A pre-publish, fail-closed adversarial gate for RL-verifier Environments. A falsifier of reward-hackability — not a prover of safety.

ci  Apache-2.0 · pre-alpha (v0.1.0a1)

envfuzz drives an RL verifier environment with deterministic adversarial policies before you publish it, and fails closed (non-zero exit) if any policy can inflate reward without actually satisfying the task. Wire it into CI as the last gate before prime env push so a reward-hackable environment never ships.

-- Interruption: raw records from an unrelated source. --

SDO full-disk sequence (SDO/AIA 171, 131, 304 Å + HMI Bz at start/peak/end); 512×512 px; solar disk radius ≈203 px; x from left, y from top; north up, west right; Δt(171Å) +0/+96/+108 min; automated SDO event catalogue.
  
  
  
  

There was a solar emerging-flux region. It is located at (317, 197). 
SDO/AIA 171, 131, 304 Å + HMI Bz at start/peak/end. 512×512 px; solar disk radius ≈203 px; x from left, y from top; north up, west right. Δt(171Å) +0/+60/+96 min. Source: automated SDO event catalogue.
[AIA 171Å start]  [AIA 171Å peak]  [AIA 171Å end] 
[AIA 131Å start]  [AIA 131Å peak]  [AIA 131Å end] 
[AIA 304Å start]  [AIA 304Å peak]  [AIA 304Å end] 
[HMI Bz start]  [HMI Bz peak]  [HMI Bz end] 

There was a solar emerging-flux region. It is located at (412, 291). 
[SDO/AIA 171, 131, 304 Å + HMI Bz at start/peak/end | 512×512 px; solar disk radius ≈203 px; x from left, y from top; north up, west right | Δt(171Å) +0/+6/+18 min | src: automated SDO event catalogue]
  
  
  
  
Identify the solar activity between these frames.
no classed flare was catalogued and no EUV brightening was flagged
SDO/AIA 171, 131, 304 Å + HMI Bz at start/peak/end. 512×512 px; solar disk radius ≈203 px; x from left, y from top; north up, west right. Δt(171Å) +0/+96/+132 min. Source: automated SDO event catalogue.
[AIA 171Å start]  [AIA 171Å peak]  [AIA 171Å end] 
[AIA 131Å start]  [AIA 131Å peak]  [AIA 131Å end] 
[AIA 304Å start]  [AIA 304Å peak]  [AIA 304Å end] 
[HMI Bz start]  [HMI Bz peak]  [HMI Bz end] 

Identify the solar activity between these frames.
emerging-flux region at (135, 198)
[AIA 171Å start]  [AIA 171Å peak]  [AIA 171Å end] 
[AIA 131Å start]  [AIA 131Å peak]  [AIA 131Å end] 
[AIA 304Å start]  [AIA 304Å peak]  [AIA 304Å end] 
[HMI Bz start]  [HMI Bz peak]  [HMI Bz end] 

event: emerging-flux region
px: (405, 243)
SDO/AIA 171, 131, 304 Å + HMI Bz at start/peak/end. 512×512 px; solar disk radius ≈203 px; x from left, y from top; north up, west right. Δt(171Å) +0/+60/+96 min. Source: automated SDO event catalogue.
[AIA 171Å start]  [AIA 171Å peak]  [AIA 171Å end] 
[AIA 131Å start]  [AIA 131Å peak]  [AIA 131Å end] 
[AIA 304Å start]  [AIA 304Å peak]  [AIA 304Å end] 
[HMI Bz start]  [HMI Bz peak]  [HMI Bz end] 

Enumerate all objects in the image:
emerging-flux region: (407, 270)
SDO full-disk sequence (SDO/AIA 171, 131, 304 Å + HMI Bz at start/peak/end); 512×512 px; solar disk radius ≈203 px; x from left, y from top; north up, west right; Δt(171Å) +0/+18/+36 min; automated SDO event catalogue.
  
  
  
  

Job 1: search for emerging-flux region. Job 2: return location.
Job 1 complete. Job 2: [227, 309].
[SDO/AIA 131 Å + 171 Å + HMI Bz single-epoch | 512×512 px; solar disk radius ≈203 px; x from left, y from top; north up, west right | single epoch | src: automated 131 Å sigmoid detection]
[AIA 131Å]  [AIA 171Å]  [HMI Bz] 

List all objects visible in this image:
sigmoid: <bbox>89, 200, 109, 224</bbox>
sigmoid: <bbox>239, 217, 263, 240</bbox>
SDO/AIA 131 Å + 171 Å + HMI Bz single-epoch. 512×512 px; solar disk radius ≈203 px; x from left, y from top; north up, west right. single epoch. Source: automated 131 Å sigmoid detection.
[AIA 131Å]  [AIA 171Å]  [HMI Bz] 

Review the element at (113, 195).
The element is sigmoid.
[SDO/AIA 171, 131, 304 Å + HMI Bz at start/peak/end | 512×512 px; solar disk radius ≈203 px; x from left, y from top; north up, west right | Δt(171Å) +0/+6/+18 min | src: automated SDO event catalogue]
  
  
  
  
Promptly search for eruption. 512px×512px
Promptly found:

pip install "git+https://github.com/hinanohart/envfuzz@v0.1.0a1"   # core: numpy + rich, CPU, offline
envfuzz audit corpus --fail-on-hackability     # exit 1 if any env is hackable
envfuzz report corpus --html scorecard.html    # self-contained HTML scorecard

Or drop it into a CI workflow as a GitHub Action:

- uses: hinanohart/envfuzz@v0.1.0a1
  with:
    target: corpus            # a corpus env id, or 'corpus'/'all'
    fail-on-hackability: "true"
    html: scorecard.html

What it is

  • A gate, run by the environment author before publishing. The unit of analysis is the environment's rubric + parser, not a trained model.
  • A falsifier: it searches for an exploit. Finding one is a definite "this is hackable." Finding none is "no exploit in this catalog" — never a safety proof.
  • CPU-only and deterministic. Every randomized routine takes an explicit seed. The claimed path imports only numpy; it does not require a GPU, network, API key, or even verifiers.

What it is NOT

  • Not a calibrated probability of hackability. Scores are order-only and are combined with noisy-OR; the reward-inflation interval is a percentile bootstrap.
  • Not an exhaustiveness proof, not a training-time reward-hacking detector, not a model red-teaming tool.
  • Not a full OS sandbox. The live driver isolates untrusted environments at the Python process level (see Threat model), not with seccomp/namespaces.

How it works

For each environment, envfuzz drives a set of reference policies (honest_correct, honest_wrong, null) and a catalog of blind adversarial policies, then runs a suite of detectors over the resulting rollouts. An environment is flagged hackable only when both:

  1. the noisy-OR composite of fired detectors ≥ 0.5; and
  2. the reward-inflation bootstrap CI lower bound > 0 — never report inflation the interval cannot separate from zero.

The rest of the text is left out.